PROJECT SUMMARY/ABSTRACT
Per- and polyfluoroalkyl substances (PFAS) have been used in many manufacturing and commercial products
in recent decades, resulting in widespread and persistent contamination despite the phasing out of early
compounds such as PFOS and PFOA. Routes of PFAS exposure to humans vary by age; while exposures in
infants and children are commonly from breastfeeding and ingestion of settled dust, adolescents and adults are
primarily exposed through food and water. PFAS have been associated with several adverse health outcomes,
including cancer in adults. Despite several reports of childhood cancer clusters in PFAS-contaminated areas,
and potentially higher body burdens in children compared to adults, no studies have systematically assessed
cancer risk in children, due, in part to the relative rarity of childhood cancer. We propose to conduct the first
study of PFAS and cancer in children, by integrating the expertise of investigators from four institutions, forming
a transdisciplinary virtual consortium with expertise in pediatric and cancer epidemiology, and environmental
engineering and health sciences. Using innovative methodology, this virtual consortium will characterize PFAS
from the most relevant routes of exposure by examining PFAS in drinking water (Aim 1), newborn and pregnancy
blood samples (Aim 2), and household dust (Aim 3) during vulnerable exposure windows from pregnancy through
early childhood, and subsequent risk of developing childhood cancer. We will focus on cancers that have been
reported previously in communities and groups known to have high exposures to PFAS, such as leukemia,
rhabdomyosarcoma, lymphoma, and cancers of the brain, central nervous system, kidney, testis, and thyroid.

#### Complete the following
1. In the PFAS study summary, how are adolescents and adults mainly exposed to PFAS?
2. Using the PFAS study summary, explain why the study will focus on leukemia, rhabdomyosarcoma, lymphoma, and cancers of the brain, central nervous system, kidney, testis, and thyroid.
3. Carry on the PFAS study summary from the point where it ends.

#### Data
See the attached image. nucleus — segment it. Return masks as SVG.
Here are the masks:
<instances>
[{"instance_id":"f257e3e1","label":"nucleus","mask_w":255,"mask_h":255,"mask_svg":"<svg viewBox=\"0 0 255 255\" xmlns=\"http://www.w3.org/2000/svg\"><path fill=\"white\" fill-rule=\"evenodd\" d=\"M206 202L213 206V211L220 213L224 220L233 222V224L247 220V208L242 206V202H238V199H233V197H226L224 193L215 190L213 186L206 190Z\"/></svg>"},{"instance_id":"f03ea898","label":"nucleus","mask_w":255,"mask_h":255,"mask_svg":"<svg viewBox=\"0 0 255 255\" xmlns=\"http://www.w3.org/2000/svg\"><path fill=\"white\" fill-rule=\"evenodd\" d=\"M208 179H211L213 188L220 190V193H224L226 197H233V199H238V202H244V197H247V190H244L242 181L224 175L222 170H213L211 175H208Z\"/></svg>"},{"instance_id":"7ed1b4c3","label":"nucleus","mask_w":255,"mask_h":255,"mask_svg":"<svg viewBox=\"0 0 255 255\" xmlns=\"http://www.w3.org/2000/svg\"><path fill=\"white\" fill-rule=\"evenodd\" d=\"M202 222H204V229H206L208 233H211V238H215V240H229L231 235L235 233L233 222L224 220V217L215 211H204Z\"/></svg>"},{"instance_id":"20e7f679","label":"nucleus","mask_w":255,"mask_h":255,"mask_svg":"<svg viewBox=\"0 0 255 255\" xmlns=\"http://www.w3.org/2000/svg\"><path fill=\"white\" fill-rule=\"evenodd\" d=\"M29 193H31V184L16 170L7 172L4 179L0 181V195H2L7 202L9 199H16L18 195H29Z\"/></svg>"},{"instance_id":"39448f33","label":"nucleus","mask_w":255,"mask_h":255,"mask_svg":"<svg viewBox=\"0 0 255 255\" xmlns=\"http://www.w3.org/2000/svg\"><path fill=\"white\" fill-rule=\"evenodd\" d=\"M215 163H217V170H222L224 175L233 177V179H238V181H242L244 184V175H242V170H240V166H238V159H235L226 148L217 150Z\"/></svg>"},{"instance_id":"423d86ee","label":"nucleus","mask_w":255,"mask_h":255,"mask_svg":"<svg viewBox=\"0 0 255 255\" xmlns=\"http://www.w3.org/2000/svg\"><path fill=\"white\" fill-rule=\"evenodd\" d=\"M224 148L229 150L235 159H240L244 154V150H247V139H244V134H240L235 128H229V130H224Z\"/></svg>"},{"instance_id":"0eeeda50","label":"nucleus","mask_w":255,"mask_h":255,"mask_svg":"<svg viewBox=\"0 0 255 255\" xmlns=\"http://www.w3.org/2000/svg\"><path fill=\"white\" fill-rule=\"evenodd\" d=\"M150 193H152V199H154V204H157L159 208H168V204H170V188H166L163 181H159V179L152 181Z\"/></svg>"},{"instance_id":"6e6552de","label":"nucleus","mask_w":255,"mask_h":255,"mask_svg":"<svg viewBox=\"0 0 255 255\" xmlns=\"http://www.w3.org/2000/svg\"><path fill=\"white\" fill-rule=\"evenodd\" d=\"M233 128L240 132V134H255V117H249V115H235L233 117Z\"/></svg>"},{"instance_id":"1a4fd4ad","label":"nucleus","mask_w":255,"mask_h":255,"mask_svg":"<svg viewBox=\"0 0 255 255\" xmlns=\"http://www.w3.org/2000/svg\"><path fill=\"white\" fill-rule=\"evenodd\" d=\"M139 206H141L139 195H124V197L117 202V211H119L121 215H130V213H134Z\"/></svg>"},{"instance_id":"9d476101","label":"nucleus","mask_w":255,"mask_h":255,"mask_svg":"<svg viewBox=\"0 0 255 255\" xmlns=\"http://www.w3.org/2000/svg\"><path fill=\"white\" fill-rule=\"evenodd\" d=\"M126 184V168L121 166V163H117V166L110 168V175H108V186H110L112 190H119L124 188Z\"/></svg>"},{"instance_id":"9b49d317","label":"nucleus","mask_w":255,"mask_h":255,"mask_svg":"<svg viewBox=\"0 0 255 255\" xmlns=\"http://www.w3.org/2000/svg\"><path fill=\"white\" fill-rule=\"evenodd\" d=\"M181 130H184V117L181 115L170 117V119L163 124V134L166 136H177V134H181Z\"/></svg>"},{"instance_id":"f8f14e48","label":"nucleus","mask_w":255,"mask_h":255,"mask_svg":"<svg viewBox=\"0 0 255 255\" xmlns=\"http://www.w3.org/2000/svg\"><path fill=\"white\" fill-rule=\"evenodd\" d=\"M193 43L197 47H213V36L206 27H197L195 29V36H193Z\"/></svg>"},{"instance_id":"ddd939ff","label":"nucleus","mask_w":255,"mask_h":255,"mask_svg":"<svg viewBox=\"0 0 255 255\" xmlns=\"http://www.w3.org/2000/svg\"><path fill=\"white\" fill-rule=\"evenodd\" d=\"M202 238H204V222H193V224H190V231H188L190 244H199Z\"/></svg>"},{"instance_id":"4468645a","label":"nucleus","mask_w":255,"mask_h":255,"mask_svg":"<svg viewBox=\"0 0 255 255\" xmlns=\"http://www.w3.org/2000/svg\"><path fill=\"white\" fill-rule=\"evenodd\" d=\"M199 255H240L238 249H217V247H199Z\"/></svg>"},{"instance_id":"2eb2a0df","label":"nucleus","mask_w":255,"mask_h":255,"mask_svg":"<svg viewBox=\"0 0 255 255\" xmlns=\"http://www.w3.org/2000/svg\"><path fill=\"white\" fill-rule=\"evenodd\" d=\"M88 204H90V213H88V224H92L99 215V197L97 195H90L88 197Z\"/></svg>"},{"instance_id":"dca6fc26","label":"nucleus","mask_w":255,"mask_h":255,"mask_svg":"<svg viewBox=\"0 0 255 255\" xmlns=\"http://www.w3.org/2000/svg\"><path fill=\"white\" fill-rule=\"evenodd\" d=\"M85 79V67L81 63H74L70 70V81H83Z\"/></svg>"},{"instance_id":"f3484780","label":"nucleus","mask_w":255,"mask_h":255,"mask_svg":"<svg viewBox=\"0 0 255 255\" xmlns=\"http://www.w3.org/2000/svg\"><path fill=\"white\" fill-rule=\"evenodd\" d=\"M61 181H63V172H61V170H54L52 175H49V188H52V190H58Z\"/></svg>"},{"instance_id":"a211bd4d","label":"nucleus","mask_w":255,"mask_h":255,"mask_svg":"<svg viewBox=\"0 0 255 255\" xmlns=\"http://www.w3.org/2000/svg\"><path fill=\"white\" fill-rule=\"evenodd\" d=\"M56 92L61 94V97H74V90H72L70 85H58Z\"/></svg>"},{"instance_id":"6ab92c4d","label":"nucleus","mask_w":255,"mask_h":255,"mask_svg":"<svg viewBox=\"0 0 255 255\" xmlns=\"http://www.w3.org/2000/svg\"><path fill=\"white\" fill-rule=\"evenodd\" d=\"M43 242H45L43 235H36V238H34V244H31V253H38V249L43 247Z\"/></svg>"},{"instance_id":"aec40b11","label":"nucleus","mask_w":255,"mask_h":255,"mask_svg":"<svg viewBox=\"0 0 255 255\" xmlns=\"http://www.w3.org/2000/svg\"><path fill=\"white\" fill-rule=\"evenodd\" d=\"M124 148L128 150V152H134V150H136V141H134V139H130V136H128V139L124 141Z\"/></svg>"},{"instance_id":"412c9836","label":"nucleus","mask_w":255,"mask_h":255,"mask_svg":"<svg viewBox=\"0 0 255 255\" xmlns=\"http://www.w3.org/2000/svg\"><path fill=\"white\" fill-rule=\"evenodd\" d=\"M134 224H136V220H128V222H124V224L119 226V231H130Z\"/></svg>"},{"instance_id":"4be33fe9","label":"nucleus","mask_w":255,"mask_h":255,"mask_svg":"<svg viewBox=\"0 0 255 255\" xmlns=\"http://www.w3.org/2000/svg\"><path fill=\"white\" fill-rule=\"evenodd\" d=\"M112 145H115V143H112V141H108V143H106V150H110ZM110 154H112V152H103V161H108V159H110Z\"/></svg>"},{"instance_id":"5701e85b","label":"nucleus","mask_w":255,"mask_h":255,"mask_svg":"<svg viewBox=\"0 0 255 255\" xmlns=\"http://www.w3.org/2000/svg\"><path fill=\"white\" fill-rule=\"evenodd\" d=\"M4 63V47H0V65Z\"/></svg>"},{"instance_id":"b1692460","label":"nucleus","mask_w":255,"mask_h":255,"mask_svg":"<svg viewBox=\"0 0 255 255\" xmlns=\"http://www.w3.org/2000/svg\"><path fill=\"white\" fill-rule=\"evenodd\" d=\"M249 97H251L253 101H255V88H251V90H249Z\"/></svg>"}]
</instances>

#### Answers provided
1. Through food and water.

2. These cancers have already been reported in communities and groups known to have high PFAS exposure. That earlier evidence makes them the most relevant ones to study for a link to PFAS in children.

3.
We will leverage two existing California childhood cancer studies with complementary designs offering large
number of childhood cancer cases and controls with residential information, and with access to blood and dust
samples for subsets. PFAS water exposure assessment, we will use a Bayesian pharmacokinetic calibration
approach that combines measured drinking water concentrations with measured serum biomarkers to provide
improved exposure estimates. We will also combine targeted and non-targeted mass spectrometric strategies to
measure PFAS in blood and dust samples. There will be synergy between the three research aims by
overlapping study participants (Aims 1 and 2), coordinating laboratory analyses (Aims 2 and 3) and statistical
analyses (Aims 1, 2, 3), and by paying special attention to leukemia--the most common childhood cancer (Aims
1, 2, 3). The ViCTER Consortium will be supported by an Administrative and Scientific Oversight Core to
coordinate and integrate resources and activities of the three research aims. With our unique resources, novel
methods, and complementary expertise, this proposal responds to the urgent need of assessing population
cancer risk to children related to PFAS.